Source data =>
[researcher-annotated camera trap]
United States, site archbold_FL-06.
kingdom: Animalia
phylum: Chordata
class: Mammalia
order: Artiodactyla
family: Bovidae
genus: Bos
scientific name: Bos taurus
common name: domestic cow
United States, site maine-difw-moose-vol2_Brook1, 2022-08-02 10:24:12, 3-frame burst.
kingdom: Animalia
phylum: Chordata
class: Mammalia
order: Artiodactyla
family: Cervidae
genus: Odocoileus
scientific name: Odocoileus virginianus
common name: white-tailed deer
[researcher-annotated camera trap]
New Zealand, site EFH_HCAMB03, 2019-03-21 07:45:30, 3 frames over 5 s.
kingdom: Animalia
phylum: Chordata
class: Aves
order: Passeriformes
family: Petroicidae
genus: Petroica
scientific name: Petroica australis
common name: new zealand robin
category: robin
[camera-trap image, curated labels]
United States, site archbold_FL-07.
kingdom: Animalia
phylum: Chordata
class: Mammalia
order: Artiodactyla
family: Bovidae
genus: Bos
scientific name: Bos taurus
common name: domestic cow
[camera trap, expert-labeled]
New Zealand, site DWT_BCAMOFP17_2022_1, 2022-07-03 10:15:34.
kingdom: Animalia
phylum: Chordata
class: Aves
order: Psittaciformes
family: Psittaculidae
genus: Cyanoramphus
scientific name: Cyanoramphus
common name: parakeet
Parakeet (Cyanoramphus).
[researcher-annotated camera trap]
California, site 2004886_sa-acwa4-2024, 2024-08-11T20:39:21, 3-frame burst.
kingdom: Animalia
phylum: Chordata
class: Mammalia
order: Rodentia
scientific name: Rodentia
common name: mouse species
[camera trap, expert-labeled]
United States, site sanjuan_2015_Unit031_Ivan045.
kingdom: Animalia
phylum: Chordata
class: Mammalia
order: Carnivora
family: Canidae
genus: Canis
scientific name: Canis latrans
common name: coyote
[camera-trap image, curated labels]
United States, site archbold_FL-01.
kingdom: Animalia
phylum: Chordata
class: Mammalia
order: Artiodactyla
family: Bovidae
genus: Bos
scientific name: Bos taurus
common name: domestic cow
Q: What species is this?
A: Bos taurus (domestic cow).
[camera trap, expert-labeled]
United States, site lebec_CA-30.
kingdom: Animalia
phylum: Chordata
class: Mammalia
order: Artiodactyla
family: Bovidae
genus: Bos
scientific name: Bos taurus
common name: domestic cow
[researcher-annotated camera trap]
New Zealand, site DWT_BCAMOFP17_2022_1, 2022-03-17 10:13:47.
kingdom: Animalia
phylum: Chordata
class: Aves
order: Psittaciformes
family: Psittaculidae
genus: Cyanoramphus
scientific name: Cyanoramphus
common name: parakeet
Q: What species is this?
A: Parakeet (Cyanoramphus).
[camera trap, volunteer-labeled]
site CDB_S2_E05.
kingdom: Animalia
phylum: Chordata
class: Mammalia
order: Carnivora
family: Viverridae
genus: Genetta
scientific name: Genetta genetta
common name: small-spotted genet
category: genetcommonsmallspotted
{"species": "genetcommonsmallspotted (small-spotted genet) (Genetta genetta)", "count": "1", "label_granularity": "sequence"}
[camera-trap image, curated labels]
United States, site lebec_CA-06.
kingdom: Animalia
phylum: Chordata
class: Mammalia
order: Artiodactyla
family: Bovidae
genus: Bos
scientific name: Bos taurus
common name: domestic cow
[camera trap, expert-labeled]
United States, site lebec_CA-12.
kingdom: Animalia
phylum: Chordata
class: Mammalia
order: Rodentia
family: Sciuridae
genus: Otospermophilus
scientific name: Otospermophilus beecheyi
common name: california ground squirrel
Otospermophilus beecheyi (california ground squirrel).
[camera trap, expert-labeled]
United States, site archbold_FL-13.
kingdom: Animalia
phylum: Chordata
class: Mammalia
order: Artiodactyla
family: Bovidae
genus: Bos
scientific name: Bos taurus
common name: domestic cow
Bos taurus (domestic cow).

Problem description => Transcribe every record above exactly as written.

Task output =>
[researcher-annotated camera trap]
United States, site archbold_FL-06.
kingdom: Animalia
phylum: Chordata
class: Mammalia
order: Artiodactyla
family: Bovidae
genus: Bos
scientific name: Bos taurus
common name: domestic cow
United States, site maine-difw-moose-vol2_Brook1, 2022-08-02 10:24:12, 3-frame burst.
kingdom: Animalia
phylum: Chordata
class: Mammalia
order: Artiodactyla
family: Cervidae
genus: Odocoileus
scientific name: Odocoileus virginianus
common name: white-tailed deer
[researcher-annotated camera trap]
New Zealand, site EFH_HCAMB03, 2019-03-21 07:45:30, 3 frames over 5 s.
kingdom: Animalia
phylum: Chordata
class: Aves
order: Passeriformes
family: Petroicidae
genus: Petroica
scientific name: Petroica australis
common name: new zealand robin
category: robin
[camera-trap image, curated labels]
United States, site archbold_FL-07.
kingdom: Animalia
phylum: Chordata
class: Mammalia
order: Artiodactyla
family: Bovidae
genus: Bos
scientific name: Bos taurus
common name: domestic cow
[camera trap, expert-labeled]
New Zealand, site DWT_BCAMOFP17_2022_1, 2022-07-03 10:15:34.
kingdom: Animalia
phylum: Chordata
class: Aves
order: Psittaciformes
family: Psittaculidae
genus: Cyanoramphus
scientific name: Cyanoramphus
common name: parakeet
Parakeet (Cyanoramphus).
[researcher-annotated camera trap]
California, site 2004886_sa-acwa4-2024, 2024-08-11T20:39:21, 3-frame burst.
kingdom: Animalia
phylum: Chordata
class: Mammalia
order: Rodentia
scientific name: Rodentia
common name: mouse species
[camera trap, expert-labeled]
United States, site sanjuan_2015_Unit031_Ivan045.
kingdom: Animalia
phylum: Chordata
class: Mammalia
order: Carnivora
family: Canidae
genus: Canis
scientific name: Canis latrans
common name: coyote
[camera-trap image, curated labels]
United States, site archbold_FL-01.
kingdom: Animalia
phylum: Chordata
class: Mammalia
order: Artiodactyla
family: Bovidae
genus: Bos
scientific name: Bos taurus
common name: domestic cow
Q: What species is this?
A: Bos taurus (domestic cow).
[camera trap, expert-labeled]
United States, site lebec_CA-30.
kingdom: Animalia
phylum: Chordata
class: Mammalia
order: Artiodactyla
family: Bovidae
genus: Bos
scientific name: Bos taurus
common name: domestic cow
[researcher-annotated camera trap]
New Zealand, site DWT_BCAMOFP17_2022_1, 2022-03-17 10:13:47.
kingdom: Animalia
phylum: Chordata
class: Aves
order: Psittaciformes
family: Psittaculidae
genus: Cyanoramphus
scientific name: Cyanoramphus
common name: parakeet
Q: What species is this?
A: Parakeet (Cyanoramphus).
[camera trap, volunteer-labeled]
site CDB_S2_E05.
kingdom: Animalia
phylum: Chordata
class: Mammalia
order: Carnivora
family: Viverridae
genus: Genetta
scientific name: Genetta genetta
common name: small-spotted genet
category: genetcommonsmallspotted
{"species": "genetcommonsmallspotted (small-spotted genet) (Genetta genetta)", "count": "1", "label_granularity": "sequence"}
[camera-trap image, curated labels]
United States, site lebec_CA-06.
kingdom: Animalia
phylum: Chordata
class: Mammalia
order: Artiodactyla
family: Bovidae
genus: Bos
scientific name: Bos taurus
common name: domestic cow
[camera trap, expert-labeled]
United States, site lebec_CA-12.
kingdom: Animalia
phylum: Chordata
class: Mammalia
order: Rodentia
family: Sciuridae
genus: Otospermophilus
scientific name: Otospermophilus beecheyi
common name: california ground squirrel
Otospermophilus beecheyi (california ground squirrel).
[camera trap, expert-labeled]
United States, site archbold_FL-13.
kingdom: Animalia
phylum: Chordata
class: Mammalia
order: Artiodactyla
family: Bovidae
genus: Bos
scientific name: Bos taurus
common name: domestic cow
Bos taurus (domestic cow).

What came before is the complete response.